EU hands down positive GDPR adequacy decision in the nick of time

The decision, made on 28 June 2021, recognises that the UK's data protection standards are "adequate" which enables the continued free flow of data between the UK and EU.

Vice-President of the European Commission, Vera Jourava, explained the thinking behind the long awaited decision: "The UK has left the EU but today its legal regime of protecting personal data is as it was. Because of this, we are adopting these adequacy decisions today."

Back in January we predicted that the Adequacy decision would not be straightforward given the EU's nervousness that the UK is keen to move away from the core principles of GDPR in the future.

Cutting it fine

The decision came with just two days to spare and should be seen as a big win for businesses on both sides of the channel.

Had the EU declined to accept UK data protection standards as adequate it could have cost UK firms up to £1.6bn (New Economics Foundation).

'Sunrise, Sunset'

Businesses should rightly take a sigh of relief but there are likely to be further tensions surrounding the EU's attitudes to UK data protection standards.
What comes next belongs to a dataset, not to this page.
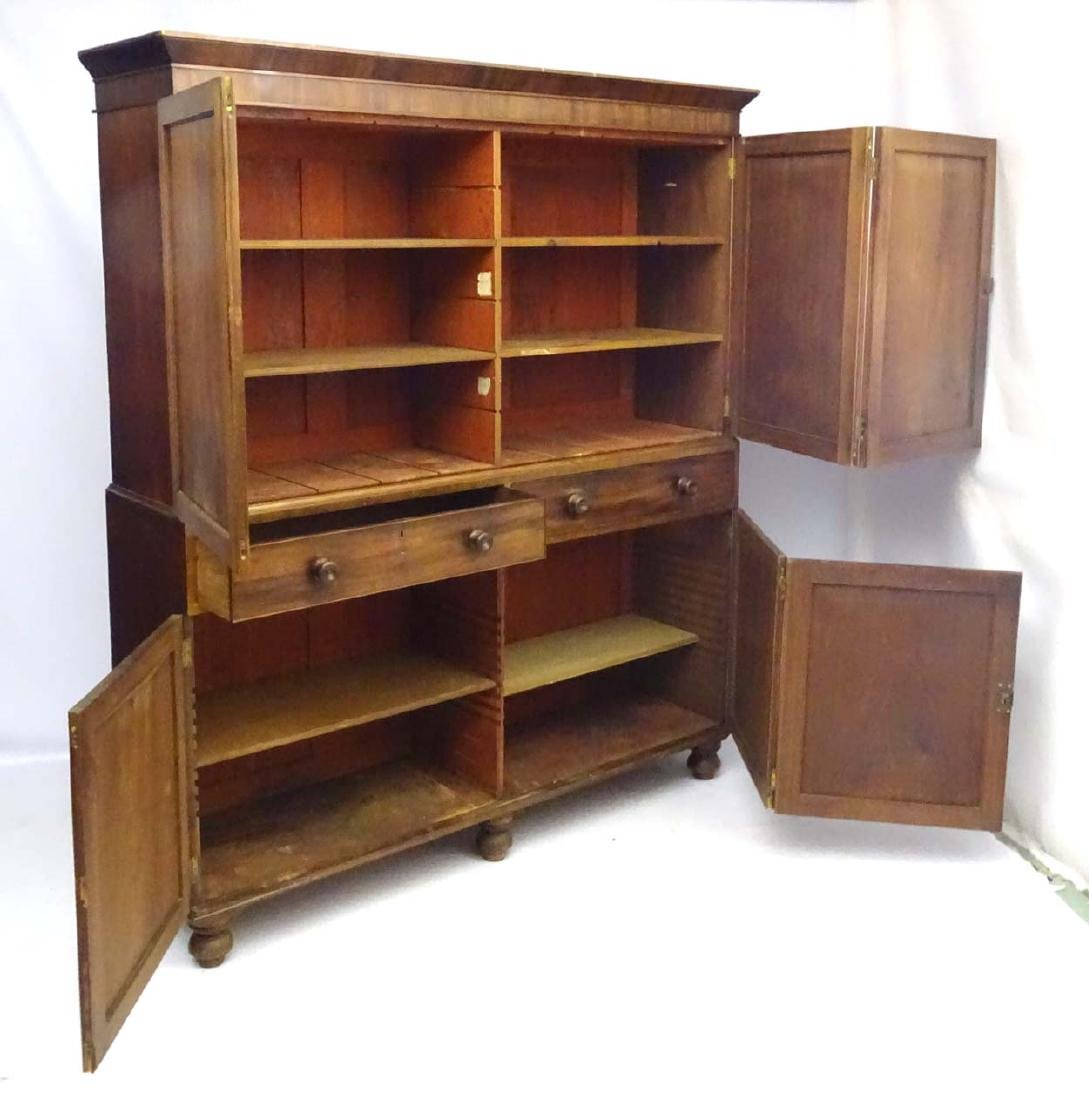 A late 19thC mahogany large two sectional cupboard, - 5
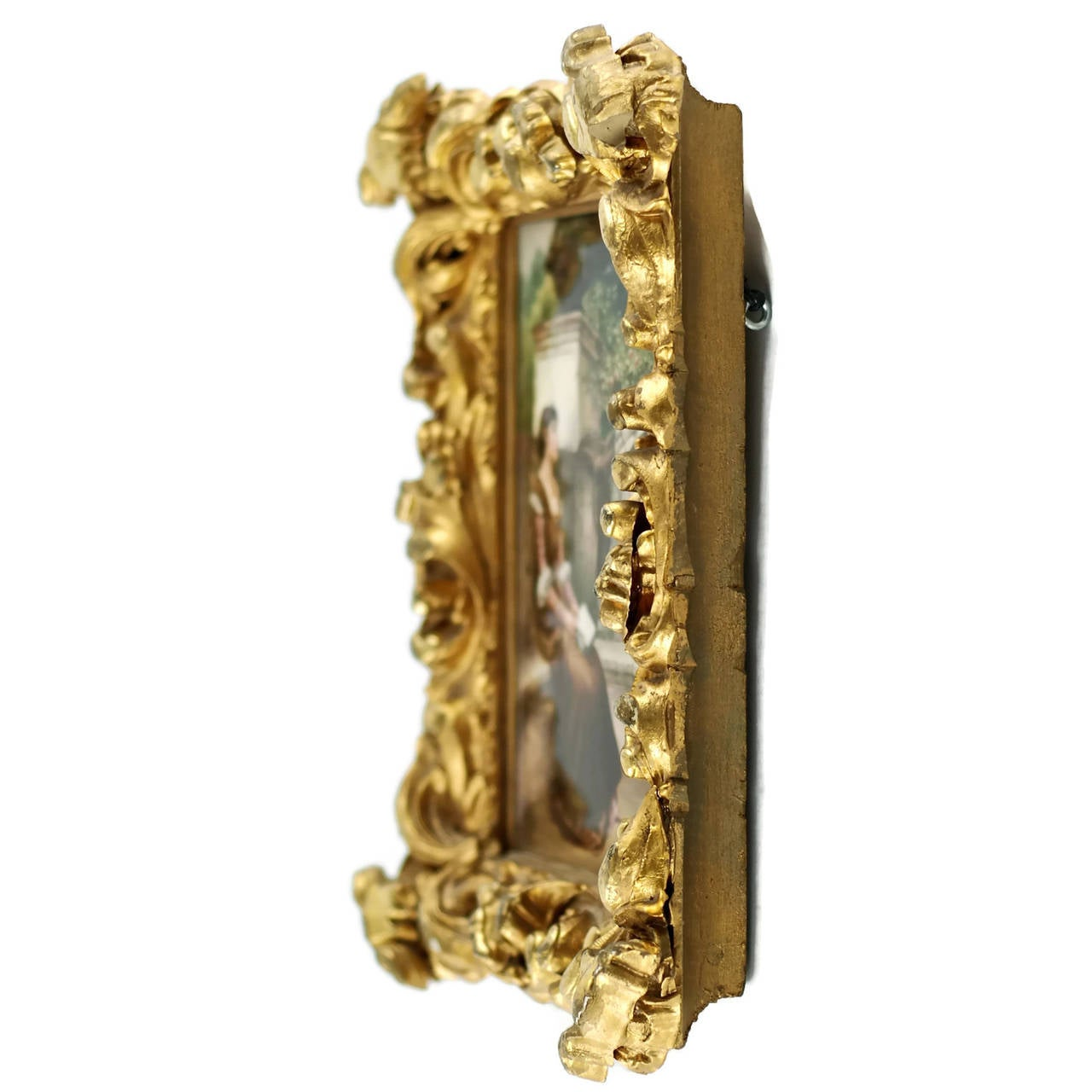 19th Century KPM Plaque Signed by Wagner in Giltwood Frame, 'Erinnerungen' For Sale 1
The "Sunset clause" within the decision means it will expire automatically after four years. After this period the UK will have to again demonstrate to the Commission that it has maintained parity with the protections offered within the EU.

The European Commissioner for data protection also warned that that the decision would be withdrawn "immediately" if the EC had concerns about the UK's direction of travel.

The other potential hiccup to look out for on the horizon is a legal challenge, similar to the one which resulted in the Schrems II ruling (reported here), which could see the decision successfully overruled in the ECJ.